Hydronephrosis can quietly affect kidney function by causing a build-up of urine, often without clear symptoms in the early stages. As the condition progresses, it may lead to flank pain, recurrent urinary infections, and increasing pressure on the kidneys, making timely evaluation important to prevent long-term damage.

At Graphic Era Hospital in Dehradun, hydronephrosis is assessed through a structured, cause-focused approach rather than managed in isolation. Our specialists identify the underlying reason, whether it is kidney stones, ureteric obstruction, reflux, or external compression, using advanced imaging and diagnostic tools. Treatment is then tailored to relieve the obstruction, preserve kidney function, and reduce the risk of recurrence, ensuring each patient receives timely and appropriate care.

What is Hydronephrosis?

Hydronephrosis is a condition in which one or both kidneys become swollen because urine is unable to drain properly into the bladder. This happens when there is a blockage in the urinary tract, backward flow of urine, or another problem that interferes with normal urine movement. Rather than being a disease on its own, hydronephrosis is usually a sign of an underlying issue that needs timely medical evaluation.

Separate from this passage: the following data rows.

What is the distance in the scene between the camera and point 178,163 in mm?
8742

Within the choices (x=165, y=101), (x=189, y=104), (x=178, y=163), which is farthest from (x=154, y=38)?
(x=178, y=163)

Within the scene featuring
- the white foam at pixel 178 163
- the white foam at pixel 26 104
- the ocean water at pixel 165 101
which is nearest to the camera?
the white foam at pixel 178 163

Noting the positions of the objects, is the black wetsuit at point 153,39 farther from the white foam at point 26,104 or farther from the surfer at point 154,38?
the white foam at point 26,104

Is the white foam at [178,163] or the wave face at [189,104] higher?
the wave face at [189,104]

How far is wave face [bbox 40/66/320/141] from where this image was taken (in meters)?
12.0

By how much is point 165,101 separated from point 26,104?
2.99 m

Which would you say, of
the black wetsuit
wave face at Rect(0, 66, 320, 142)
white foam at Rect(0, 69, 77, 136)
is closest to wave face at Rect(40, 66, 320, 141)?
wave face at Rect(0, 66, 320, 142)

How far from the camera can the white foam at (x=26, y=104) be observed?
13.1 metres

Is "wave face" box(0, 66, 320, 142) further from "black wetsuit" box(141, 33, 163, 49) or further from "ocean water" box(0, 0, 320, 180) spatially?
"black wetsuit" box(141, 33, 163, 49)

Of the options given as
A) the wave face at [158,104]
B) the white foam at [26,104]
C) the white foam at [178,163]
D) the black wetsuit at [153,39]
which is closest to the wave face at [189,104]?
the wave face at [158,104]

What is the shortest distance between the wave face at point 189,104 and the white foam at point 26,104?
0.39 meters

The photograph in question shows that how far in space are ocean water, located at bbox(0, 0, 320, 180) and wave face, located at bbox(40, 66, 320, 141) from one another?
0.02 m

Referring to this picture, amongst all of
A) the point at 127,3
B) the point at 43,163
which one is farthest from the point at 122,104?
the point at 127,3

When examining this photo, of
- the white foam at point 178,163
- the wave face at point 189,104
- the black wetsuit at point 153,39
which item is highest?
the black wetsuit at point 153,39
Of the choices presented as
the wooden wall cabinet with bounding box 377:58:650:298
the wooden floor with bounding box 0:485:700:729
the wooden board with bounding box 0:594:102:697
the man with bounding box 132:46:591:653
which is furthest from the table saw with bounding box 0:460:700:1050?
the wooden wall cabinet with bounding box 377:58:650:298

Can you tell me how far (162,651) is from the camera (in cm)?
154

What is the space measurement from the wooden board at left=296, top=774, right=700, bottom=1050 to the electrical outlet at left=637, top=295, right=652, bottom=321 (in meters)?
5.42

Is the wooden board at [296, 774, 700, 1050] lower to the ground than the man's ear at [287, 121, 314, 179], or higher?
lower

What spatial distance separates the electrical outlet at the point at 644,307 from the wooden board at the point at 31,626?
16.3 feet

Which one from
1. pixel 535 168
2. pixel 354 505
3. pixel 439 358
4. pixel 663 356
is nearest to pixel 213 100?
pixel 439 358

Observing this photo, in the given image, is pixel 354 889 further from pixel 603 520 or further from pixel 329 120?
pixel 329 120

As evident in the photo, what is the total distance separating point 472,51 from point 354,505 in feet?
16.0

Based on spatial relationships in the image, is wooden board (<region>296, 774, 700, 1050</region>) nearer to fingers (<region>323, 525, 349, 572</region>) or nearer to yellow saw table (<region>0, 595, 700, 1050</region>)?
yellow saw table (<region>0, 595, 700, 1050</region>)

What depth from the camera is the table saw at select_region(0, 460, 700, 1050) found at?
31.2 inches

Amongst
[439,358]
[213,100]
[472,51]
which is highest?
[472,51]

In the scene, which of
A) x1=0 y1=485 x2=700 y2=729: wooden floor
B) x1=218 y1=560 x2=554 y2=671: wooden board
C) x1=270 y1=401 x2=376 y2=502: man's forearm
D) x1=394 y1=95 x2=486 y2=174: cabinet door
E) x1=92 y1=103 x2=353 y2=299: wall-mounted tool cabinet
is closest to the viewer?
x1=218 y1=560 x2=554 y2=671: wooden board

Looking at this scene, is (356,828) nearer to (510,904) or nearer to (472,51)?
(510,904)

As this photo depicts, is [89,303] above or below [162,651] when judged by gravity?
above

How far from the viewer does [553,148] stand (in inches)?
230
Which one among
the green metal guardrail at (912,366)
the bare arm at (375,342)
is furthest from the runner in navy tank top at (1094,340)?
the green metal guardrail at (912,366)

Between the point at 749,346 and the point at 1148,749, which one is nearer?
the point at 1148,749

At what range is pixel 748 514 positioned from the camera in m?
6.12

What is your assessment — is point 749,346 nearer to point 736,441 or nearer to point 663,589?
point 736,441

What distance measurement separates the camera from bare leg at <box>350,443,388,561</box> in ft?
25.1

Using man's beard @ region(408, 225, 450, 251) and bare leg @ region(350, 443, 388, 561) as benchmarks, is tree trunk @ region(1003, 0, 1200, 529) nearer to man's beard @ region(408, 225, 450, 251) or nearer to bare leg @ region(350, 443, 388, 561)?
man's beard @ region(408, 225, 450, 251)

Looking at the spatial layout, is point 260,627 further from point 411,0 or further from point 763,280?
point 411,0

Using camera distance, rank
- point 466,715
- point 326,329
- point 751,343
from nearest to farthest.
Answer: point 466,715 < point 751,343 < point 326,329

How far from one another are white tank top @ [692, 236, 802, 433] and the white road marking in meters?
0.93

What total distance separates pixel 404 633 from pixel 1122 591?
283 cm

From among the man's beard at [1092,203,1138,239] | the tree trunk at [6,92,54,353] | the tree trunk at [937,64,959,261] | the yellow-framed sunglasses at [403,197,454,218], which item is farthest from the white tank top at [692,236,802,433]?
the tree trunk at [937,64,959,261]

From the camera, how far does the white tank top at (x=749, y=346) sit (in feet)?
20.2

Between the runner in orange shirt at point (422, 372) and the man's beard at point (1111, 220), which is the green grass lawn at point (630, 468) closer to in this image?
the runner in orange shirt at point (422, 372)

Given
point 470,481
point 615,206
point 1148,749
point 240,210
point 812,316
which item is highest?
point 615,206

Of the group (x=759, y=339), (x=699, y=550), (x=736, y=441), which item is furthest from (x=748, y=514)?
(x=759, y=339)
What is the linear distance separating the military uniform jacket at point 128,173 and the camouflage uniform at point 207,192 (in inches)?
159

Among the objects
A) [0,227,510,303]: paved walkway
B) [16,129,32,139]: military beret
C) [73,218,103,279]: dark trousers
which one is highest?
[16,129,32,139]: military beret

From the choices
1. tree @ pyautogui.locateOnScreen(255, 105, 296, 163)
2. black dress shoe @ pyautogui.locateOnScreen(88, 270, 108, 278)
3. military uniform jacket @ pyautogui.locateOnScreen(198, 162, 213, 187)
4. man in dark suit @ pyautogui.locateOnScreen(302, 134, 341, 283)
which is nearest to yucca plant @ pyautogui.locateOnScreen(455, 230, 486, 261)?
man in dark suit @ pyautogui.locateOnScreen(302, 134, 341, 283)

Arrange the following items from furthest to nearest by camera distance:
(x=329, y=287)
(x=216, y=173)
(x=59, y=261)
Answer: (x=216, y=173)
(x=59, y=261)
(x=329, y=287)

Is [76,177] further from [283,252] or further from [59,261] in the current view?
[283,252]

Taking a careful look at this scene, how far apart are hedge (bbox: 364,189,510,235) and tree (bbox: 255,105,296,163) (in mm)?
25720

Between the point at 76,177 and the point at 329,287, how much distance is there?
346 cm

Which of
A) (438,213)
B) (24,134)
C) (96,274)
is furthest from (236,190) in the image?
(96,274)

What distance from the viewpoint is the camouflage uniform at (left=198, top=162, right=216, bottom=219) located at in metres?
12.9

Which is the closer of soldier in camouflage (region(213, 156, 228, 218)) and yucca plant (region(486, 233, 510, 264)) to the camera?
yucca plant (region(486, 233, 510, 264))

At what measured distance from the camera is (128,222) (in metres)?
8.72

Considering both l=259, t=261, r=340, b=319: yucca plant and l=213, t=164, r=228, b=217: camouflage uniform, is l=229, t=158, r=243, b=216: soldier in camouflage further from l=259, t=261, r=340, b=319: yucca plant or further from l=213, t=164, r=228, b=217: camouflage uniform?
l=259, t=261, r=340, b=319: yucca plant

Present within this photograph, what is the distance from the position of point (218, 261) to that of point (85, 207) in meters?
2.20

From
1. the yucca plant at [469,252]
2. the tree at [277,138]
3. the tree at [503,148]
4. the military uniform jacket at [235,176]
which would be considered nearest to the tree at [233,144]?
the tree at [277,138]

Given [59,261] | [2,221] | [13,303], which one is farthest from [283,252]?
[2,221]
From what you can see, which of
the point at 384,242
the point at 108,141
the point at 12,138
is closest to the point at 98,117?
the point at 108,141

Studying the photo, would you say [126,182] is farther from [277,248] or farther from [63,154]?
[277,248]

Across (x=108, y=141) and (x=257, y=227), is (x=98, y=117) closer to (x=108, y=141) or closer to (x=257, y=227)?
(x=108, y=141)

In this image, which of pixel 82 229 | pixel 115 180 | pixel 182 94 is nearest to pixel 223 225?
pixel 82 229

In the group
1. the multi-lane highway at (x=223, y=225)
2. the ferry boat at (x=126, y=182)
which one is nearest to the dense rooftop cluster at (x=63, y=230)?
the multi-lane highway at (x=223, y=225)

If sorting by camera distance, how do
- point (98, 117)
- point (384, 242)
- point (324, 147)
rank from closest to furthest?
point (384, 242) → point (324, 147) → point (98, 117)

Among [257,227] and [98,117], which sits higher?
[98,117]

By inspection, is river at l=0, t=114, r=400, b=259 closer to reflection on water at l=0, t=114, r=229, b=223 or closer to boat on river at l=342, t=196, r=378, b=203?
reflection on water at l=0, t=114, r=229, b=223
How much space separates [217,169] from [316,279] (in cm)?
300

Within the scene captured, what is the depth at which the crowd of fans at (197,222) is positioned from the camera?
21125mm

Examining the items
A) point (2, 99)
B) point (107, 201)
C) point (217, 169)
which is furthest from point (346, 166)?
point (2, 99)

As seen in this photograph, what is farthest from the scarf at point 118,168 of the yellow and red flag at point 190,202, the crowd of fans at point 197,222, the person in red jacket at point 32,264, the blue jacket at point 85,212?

Hydronephrosis Treatment in Dehradun

The condition can affect people of all age groups, including infants, children, adults, and pregnant women. In some cases, hydronephrosis causes noticeable symptoms such as pain, fever, or difficulty passing urine, while in others it may be found incidentally during an ultrasound or other imaging test. At Graphic Era Hospital, Dehradun, hydronephrosis is assessed based on its severity, cause, and the extent to which kidney function may be affected, so that treatment can be planned appropriately. 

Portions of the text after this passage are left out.